Come vive un cantante il rapporto con la propria voce?
Quello con la propria voce è un rapporto di amore-odio. Noi parliamo sempre della nostra voce in terza persona, io parlo addirittura della Cedolins in terza persona, parlando del soprano. La voce è qualcosa che ci è dato, avere la voce è un dono che alle volte ti arriva anche tuo malgrado, un dono ingombrante, che va gestito con equilibrio psichico. E’ una cosa che domina, che condiziona la tua esistenza, un po’ come per i grandi pittori o per i grandi scienziati; è qualcosa che ti porta sempre ad andare verso quella dimensione e questo è bellissimo, ma allo stesso tempo può essere molto tragico. Chi non riesce a gestire questo dono, a farlo diventare strumento di espressione della propria personalità, rimane sottomesso dalla propria voce. Chi non ha una preparazione tecnica solida o l’equilibrio emotivo per gestire questo dono, che sente l’esigenza di esprimersi con il canto, ma non riesce, può cadere in forme di nevrosi e frustrazione. Più che per gli altri strumenti, nel canto voce il suono è totalmente influenzato dal pensiero.

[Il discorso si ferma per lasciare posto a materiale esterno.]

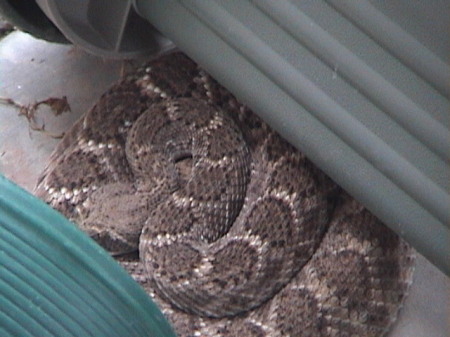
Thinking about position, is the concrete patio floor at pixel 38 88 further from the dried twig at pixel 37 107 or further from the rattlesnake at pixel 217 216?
the rattlesnake at pixel 217 216

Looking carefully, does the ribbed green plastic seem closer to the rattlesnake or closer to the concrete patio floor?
the rattlesnake

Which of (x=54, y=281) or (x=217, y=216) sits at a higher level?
(x=54, y=281)

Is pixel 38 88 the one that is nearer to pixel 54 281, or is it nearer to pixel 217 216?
pixel 217 216

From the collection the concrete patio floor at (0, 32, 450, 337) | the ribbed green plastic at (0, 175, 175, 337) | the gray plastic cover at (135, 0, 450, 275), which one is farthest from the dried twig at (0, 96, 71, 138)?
the ribbed green plastic at (0, 175, 175, 337)

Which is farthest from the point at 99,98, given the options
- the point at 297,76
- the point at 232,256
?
the point at 297,76

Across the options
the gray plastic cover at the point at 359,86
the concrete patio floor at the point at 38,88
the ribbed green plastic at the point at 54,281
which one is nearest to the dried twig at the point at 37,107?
the concrete patio floor at the point at 38,88

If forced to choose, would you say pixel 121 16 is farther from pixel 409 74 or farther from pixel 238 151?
pixel 409 74

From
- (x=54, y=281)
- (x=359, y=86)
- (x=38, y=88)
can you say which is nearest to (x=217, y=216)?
(x=359, y=86)
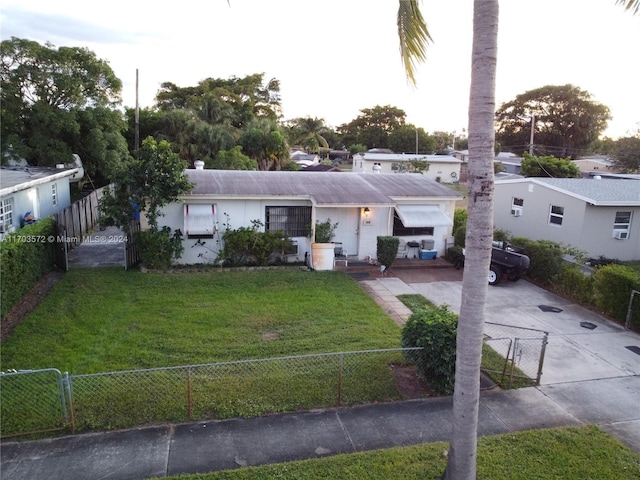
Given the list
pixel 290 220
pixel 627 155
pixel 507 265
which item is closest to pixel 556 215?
pixel 507 265

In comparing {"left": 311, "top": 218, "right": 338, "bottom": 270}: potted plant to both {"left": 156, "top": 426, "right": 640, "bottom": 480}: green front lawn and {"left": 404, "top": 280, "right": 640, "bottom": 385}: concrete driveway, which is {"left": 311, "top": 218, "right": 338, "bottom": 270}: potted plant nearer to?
{"left": 404, "top": 280, "right": 640, "bottom": 385}: concrete driveway

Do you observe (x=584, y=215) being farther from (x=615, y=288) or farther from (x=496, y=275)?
(x=615, y=288)

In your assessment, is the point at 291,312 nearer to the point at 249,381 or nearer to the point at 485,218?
the point at 249,381

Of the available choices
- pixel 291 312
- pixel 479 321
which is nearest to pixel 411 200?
pixel 291 312

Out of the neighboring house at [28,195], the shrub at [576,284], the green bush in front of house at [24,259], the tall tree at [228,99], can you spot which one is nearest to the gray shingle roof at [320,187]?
the green bush in front of house at [24,259]

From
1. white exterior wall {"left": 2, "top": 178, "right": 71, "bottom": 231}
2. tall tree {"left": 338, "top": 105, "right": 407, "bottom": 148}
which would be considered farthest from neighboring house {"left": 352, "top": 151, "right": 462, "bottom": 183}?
white exterior wall {"left": 2, "top": 178, "right": 71, "bottom": 231}

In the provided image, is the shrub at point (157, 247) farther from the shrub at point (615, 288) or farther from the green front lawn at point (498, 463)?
the shrub at point (615, 288)
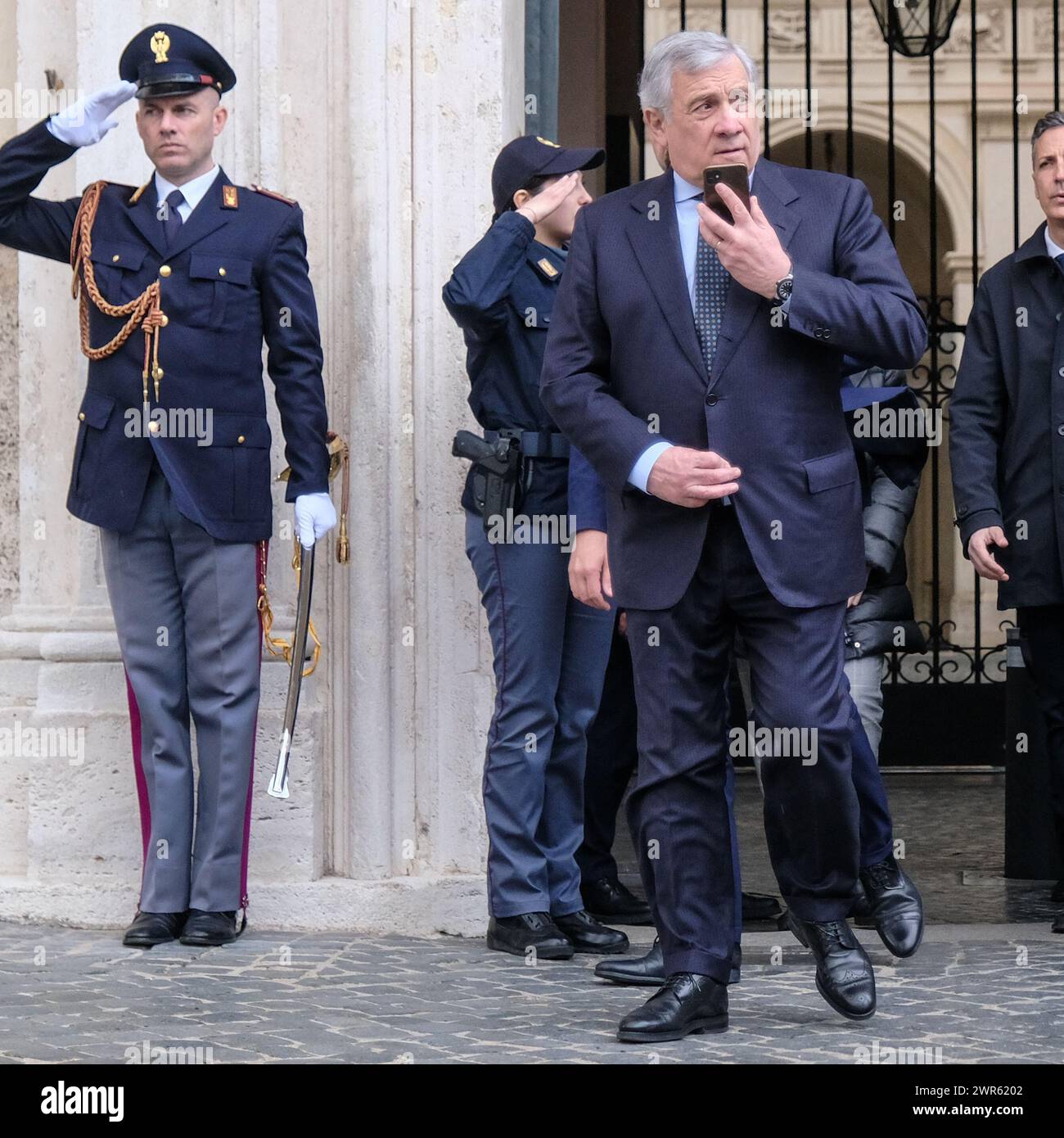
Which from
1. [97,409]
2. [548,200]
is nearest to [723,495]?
[548,200]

Quindi la coabitazione, all’interno di una persona, fra l’artista/la voce e la vita normale, è un po’ complicato, è faticoso, non ci si può mai dimenticare di essere una cantante, non è possibile, come non ci si può dimenticare un pianoforte sotto la pioggia.
Per concludere, ci vuole raccontare un episodio, un aneddoto che le è caro della sua carriera, legato a grandi direttori o artisti con cui ha lavorato?
Vorrei ricordare Lorin Maazel, in segno di rispetto e di omaggio verso questo grandissimo musicista del nostro tempo, scomparso pochi giorni fa.
Più in generale, è bellissimo quando ci si trova a fare musica con grandi musicisti, che siano direttori, strumentisti, orchestre o partner. L’affinità elettiva che subito scatta, questa sorta di scintilla che è molto paragonabile a quello che è l’innamoramento fra le persone, perché c’è proprio un’affinità di anime, di sensibilità, è una sorta di amore sublimato. Tutto questo è molto bello, succede anche nella danza. Con molti grandi artisti si provano queste emozioni, è molto bello quando ci si riesce a fondere nel momento sublime della perfetta armonia, sono momenti di estasi, è la felicità in terra, poi quando si torna alle realtà è sempre un po’ straniante. Quando faccio delle produzioni molto belle, di altissimo livello artistico e quindi di grandissima emozione, il ritorno alla realtà alle volte diventa veramente inaccettabile. Ma non si può sempre vivere in orbita.